Exercise prompt >> Retype the material below word for word, starting at the line that contains "How far from" and ending at the end of the material. Leave the pictures out of your answer.

Dataset rows >>
┌──
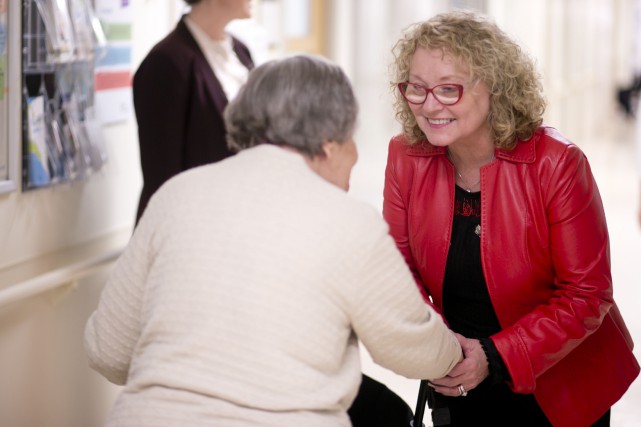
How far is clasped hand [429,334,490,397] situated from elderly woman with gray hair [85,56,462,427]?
42 cm

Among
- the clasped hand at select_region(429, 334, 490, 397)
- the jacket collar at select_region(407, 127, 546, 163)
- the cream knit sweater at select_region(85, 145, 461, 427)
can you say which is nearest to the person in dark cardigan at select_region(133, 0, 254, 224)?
the jacket collar at select_region(407, 127, 546, 163)

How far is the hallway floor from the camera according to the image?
14.0 ft

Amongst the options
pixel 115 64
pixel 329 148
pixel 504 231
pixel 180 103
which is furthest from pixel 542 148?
pixel 115 64

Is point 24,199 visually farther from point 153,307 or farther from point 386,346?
point 386,346

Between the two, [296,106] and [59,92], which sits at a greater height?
[296,106]

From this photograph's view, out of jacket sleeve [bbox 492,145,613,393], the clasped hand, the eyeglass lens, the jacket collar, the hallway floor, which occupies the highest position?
the eyeglass lens

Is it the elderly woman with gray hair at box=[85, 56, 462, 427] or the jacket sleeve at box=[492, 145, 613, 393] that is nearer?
the elderly woman with gray hair at box=[85, 56, 462, 427]

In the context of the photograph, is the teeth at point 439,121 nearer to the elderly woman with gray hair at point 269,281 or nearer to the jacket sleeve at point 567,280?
the jacket sleeve at point 567,280

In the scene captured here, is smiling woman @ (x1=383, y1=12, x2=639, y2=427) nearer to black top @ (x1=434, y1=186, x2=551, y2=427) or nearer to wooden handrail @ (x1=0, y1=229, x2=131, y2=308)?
black top @ (x1=434, y1=186, x2=551, y2=427)

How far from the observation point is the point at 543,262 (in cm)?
232

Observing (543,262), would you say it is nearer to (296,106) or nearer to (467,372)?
(467,372)

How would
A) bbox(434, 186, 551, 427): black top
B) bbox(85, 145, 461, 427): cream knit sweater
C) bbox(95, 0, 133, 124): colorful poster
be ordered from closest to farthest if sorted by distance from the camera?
bbox(85, 145, 461, 427): cream knit sweater → bbox(434, 186, 551, 427): black top → bbox(95, 0, 133, 124): colorful poster

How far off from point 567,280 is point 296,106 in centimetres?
92

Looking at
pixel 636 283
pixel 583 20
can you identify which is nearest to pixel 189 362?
pixel 636 283
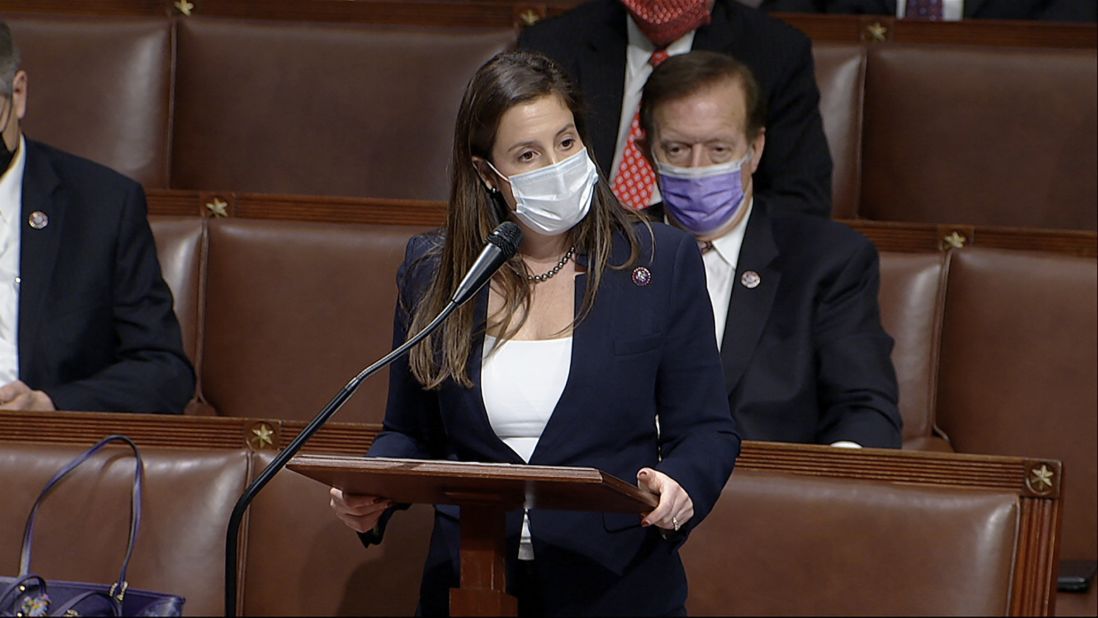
└──
Answer in full >>
How far from the observation point is the point at 543,262 (in cm)?
232

Observing (543,262), would you say it is nearer to (296,106) or nearer to (467,372)?
(467,372)

How would
A) bbox(434, 186, 551, 427): black top
B) bbox(85, 145, 461, 427): cream knit sweater
C) bbox(95, 0, 133, 124): colorful poster
be ordered from closest to farthest if sorted by distance from the camera?
bbox(85, 145, 461, 427): cream knit sweater → bbox(434, 186, 551, 427): black top → bbox(95, 0, 133, 124): colorful poster

How far off from point 567,280 is point 296,106 in centimetres?
92

Looking at
pixel 636 283
pixel 583 20
can you identify which is nearest to pixel 189 362?
pixel 636 283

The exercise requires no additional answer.